To round out another full day in Spain’s capital, I’m going out to watch the Champions League final (viva Barça!).

And tomorrow, I’m setting off to Alcalá de Henares for the day, which will be a major nerding-out moment…after all, it is the author Miguel de Cervantes Saavedra’s birthplace.

As I’m here first and foremost to work on my thesis (which is on his magnum opus, El Ingenioso Hidalgo Don Quijote de La Mancha), I’m considering this a most-worthy field trip. 

And So We Meet Again, Madrid

Just over two years ago, I visited Madrid for the first time and was quick to declare it one of my favorite cities in Europe.

Not only did I thereafter see myself one day living in Spain’s lively capital city, I also came to find I liked it even better than Barcelona, much to my surprise. To be fair, I can’t say I spent enough time in either city to the point where I could navigate on my own and feel consistently safe and confident (like I managed to do in Granada and Sevilla, for example). But needless to say, I am extremely grateful for this opportunity to stay in Madrid for a longer period of time.
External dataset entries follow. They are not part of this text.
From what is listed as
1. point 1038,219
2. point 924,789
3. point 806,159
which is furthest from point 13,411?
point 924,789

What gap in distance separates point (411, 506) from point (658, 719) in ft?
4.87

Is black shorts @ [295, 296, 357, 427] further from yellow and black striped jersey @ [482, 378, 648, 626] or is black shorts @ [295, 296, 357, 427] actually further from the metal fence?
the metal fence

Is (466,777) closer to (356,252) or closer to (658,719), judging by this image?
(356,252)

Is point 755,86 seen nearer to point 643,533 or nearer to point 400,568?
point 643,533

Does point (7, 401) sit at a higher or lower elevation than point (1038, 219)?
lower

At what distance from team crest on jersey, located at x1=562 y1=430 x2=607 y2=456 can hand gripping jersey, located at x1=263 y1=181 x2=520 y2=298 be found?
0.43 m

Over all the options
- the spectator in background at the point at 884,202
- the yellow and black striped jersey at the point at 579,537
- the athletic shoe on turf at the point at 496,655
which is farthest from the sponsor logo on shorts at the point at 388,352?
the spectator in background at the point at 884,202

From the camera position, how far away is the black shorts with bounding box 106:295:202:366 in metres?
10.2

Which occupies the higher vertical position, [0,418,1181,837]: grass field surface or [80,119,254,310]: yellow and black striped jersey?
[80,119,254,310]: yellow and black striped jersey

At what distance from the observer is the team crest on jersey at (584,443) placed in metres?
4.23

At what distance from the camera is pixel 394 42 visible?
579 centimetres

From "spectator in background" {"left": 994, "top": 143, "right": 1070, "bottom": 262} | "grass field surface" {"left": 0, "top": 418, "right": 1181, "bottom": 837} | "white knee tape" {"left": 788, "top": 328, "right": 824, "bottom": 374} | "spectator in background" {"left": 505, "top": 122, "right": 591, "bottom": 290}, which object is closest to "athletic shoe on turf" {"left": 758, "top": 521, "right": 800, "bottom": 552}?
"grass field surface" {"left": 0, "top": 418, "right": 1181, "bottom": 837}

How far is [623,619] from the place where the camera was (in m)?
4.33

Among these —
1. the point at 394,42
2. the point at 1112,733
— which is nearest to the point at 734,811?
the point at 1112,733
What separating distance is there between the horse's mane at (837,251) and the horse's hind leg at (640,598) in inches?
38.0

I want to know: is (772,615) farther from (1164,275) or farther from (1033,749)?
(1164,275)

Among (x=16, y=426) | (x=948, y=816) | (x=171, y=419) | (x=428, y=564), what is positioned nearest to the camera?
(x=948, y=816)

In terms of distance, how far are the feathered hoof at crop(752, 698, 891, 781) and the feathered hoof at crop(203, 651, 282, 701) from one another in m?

Meet la Biblioteca Nacional de España (the National Library of Spain, or BNE), my home for the next week. It is here, in these hallowed halls, that I’ll be undertaking the preliminary stages of research for my Master’s thesis in Hispanic Studies through the University of British Columbia.

I’ll admit, I was fairly anxious approaching these majestic steps this morning. Although my thesis supervisor had given me all the instructions I needed to get into the building, get myself a temporary ID, and access the various wings I’d need, I still found myself a little apprehensive. After all, this is what I based my entire trip on: getting a leg up on my thesis research, and doing it in the city where there would be so many resources available to me under one roof.

After all, as I’ve told myself again and again, if I couldn’t find the motivation to research in Madrid, how could I possibly hope to do so back in BC?


Thankfully, everything went as smoothly as it possibly could have. After checking my passport, driver’s license, and the letter my thesis supervisor had written me back in Vancouver requesting that the BNE grant me access to all wings of the library (especially the Sala Cervantina, or the Cervantes wing, home to a huge archive of resources on the author of Spain’s first modern novel, which coincidentally is the focus of my thesis), they issued me a rather official-looking ID, which will provide me access to the BNE and its resources for the entirety of my time here in Madrid.

And maybe it’s just me, but there was something so motivating about studying silently in a GIANT hall with dozens of other students and researchers of all ages, with names like Garcilaso and Lope and Fernando de Rojas plastered in gold on the high walls; it was as if the greats of Spanish literature were cheering me on, just like I’d so naïvely hoped they might 😉

FullSizeRenderAfter a decent number of hours in the BNE, getting myself oriented with the help of a colleague of my thesis supervisor, and starting up a list of all the sources I hope to consult in the upcoming days, it seemed only fair to appease my growling stomach with one of Spain’s most iconic plates: churros con chocolate.

It was just as good (if not better) than I remembered, even on a sweltering 32 C/90 F afternoon in Madrid’s bustling centro.



A stroll through Puerta del SolPlaza Mayor, and probably one of my top favorite spots in Madrid, the Mercado de San Miguel, rounded out my first full day here in Spain. It’s crazy how much you can do in just one day in a city like this; a great deal of the major sites are within walking distance (the Museo del Prado and the Parque del Retiro for example, are only fifteen minutes away from the room I’m renting through Airbnb).